Re: [PATCH v2 12/17] chunk-format: create read chunk API

Junio C Hamano <gitster@xxxxxxxxx> · Thu, 04 Feb 2021 15:40:03 -0800

"Derrick Stolee via GitGitGadget" <gitgitgadget@xxxxxxxxx> writes:

> We are re-using the anonymous 'struct chunkfile' data, as it is internal
> to the chunk-format API. This gives it essentially two modes: write and
> read. If the same struct instance was used for both reads and writes,
> then there would be failures.

Writing it here won't help future developers very much.  I think
that belongs to API/function doc for init_chunkfile().

> diff --git a/chunk-format.c b/chunk-format.c
> index ab914c55856..74501084cf8 100644
> --- a/chunk-format.c
> +++ b/chunk-format.c
> @@ -12,6 +12,8 @@ struct chunk_info {
>  	uint32_t id;
>  	uint64_t size;
>  	chunk_write_fn write_fn;
> +
> +	const void *start;
>  };
>  
>  struct chunkfile {
> @@ -89,3 +91,81 @@ int write_chunkfile(struct chunkfile *cf, void *data)
>  
>  	return 0;
>  }
> +
> +int read_table_of_contents(struct chunkfile *cf,
> +			   const unsigned char *mfile,
> +			   size_t mfile_size,
> +			   uint64_t toc_offset,
> +			   int toc_length)

It's a bit of mystery, having seen how the table-of-contents is laid
out by reading the writing side of the code, how toc_offset and
toc_length are discovered by the caller.  IIRC, the size to cover
everything from the beginning of the file to the end of the
table-of-contents was recorded as the length of a non-existent chunk
with id 0, but we need to be able to somehow find it to use that as
a way to get to the (end of) table-of-contents from the beginning of
the file.   I guess we'll learn enough when we get to read the code
that calls this function.

> +{
> +	uint32_t chunk_id;
> +	const unsigned char *table_of_contents = mfile + toc_offset;
> +
> +	ALLOC_GROW(cf->chunks, toc_length, cf->chunks_alloc);
> +
> +	while (toc_length--) {
> +		uint64_t chunk_offset, next_chunk_offset;
> +
> +		chunk_id = get_be32(table_of_contents);
> +		chunk_offset = get_be64(table_of_contents + 4);
> +
> +		if (!chunk_id) {
> +			error(_("terminating chunk id appears earlier than expected"));
> +			return 1;
> +		}
> +
> +		table_of_contents += CHUNK_LOOKUP_WIDTH;
> +		next_chunk_offset = get_be64(table_of_contents + 4);
> +
> +		if (next_chunk_offset < chunk_offset ||
> +		    next_chunk_offset > mfile_size - the_hash_algo->rawsz) {

The chunks have to be recorded in toc in the order they appear, and
there must be enough room to store the hashfile trailer checksum
after the last chunk.  OK.

> +			error(_("improper chunk offset(s) %"PRIx64" and %"PRIx64""),
> +			      chunk_offset, next_chunk_offset);
> +			return -1;
> +		}
> +
> +		cf->chunks[cf->chunks_nr].id = chunk_id;
> +		cf->chunks[cf->chunks_nr].start = mfile + chunk_offset;
> +		cf->chunks[cf->chunks_nr].size = next_chunk_offset - chunk_offset;
> +		cf->chunks_nr++;
> +	}
> +
> +	chunk_id = get_be32(table_of_contents);
> +	if (chunk_id) {
> +		error(_("final chunk has non-zero id %"PRIx32""), chunk_id);
> +		return -1;
> +	}

Shouldn't we be validating the size component associated with this
"id=0" fake chunk that appears at the end as well?  IIRC, the size
field should be pointing at the byte immediately after the TOC entry
for the last true chunk, immediately before this zero chunk id?

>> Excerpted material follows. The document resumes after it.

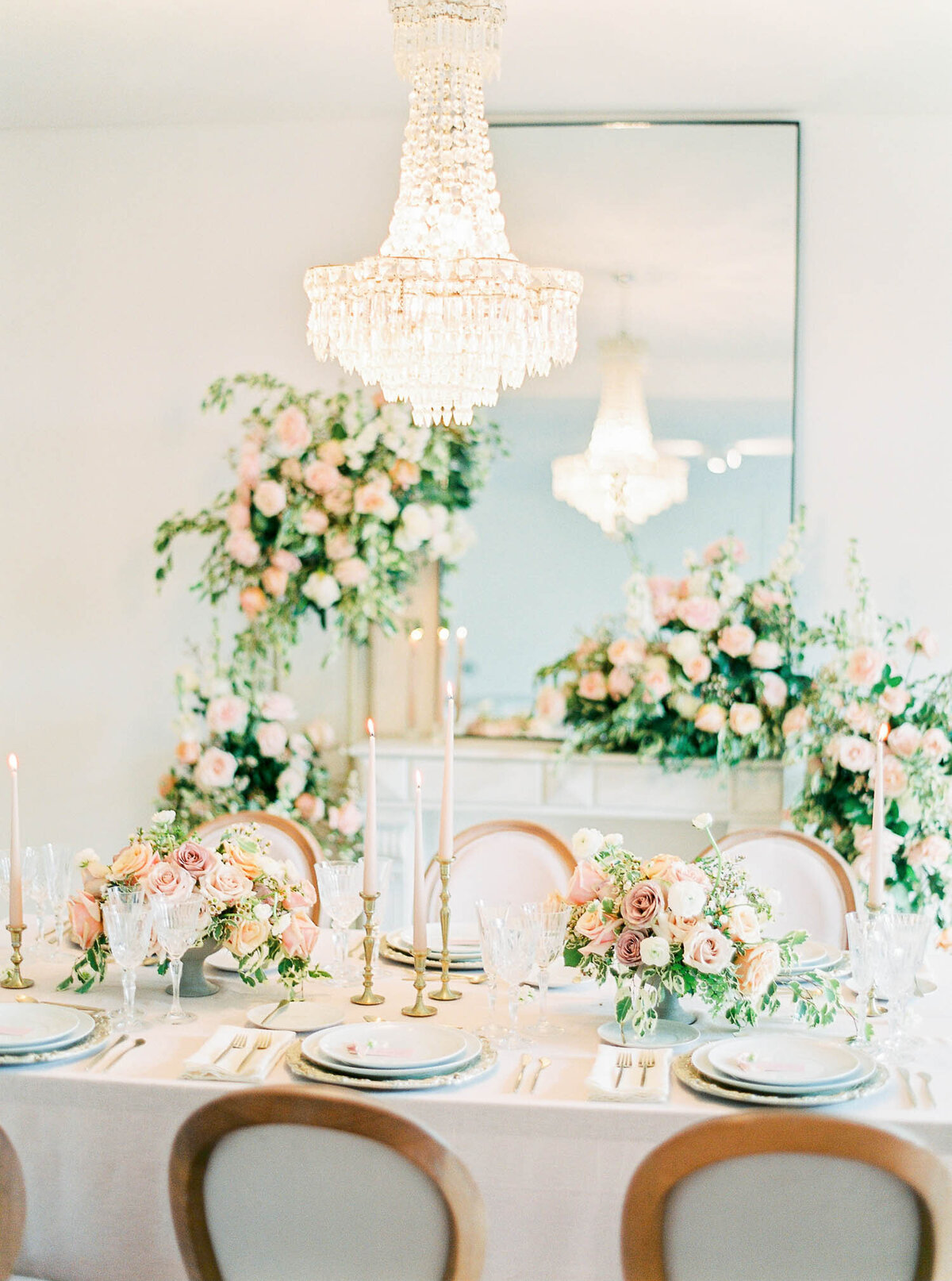 inspiration-wedding-table-and-bridals-4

> +int pair_chunk(struct chunkfile *cf,
> +	       uint32_t chunk_id,
> +	       const unsigned char **p)
> +{
> +	int i;
> +
> +	for (i = 0; i < cf->chunks_nr; i++) {
> +		if (cf->chunks[i].id == chunk_id) {
> +			*p = cf->chunks[i].start;
> +			return 0;
> +		}

OK, the assumption here is that there will be at most one chunk that
has the chunk_id we seek to find (or putting it differently, second
and subsequent chunks with the same ID are ignored).  We may want to
write it down somewhere.

> +	}
> +
> +	return CHUNK_NOT_FOUND;
> +}
> +
> +int read_chunk(struct chunkfile *cf,
> +	       uint32_t chunk_id,
> +	       chunk_read_fn fn,
> +	       void *data)
> +{
> +	int i;
> +
> +	for (i = 0; i < cf->chunks_nr; i++) {
> +		if (cf->chunks[i].id == chunk_id)
> +			return fn(cf->chunks[i].start, cf->chunks[i].size, data);

It is curious why pair_chunk() exists in the first place.  With
something like this:

        int pair_chunk_fn(const unsigned char *chunk_start,
                          size_t chunk_size,
                          void *data)
        {
                const unsigned char **p = data;
                *p = chunk_start;
                return 0;
        }

instead of

	const unsigned char *location;

	pair_chunk(cf, chunk_id, &location);

we can write

	const unsigned char *location;

	read_chunk(cf, chunk_id, pair_chunk_fn, &location);

no?  That would allow us to reorganize the in-core TOC more easily
if it turns out to be necessary in the future.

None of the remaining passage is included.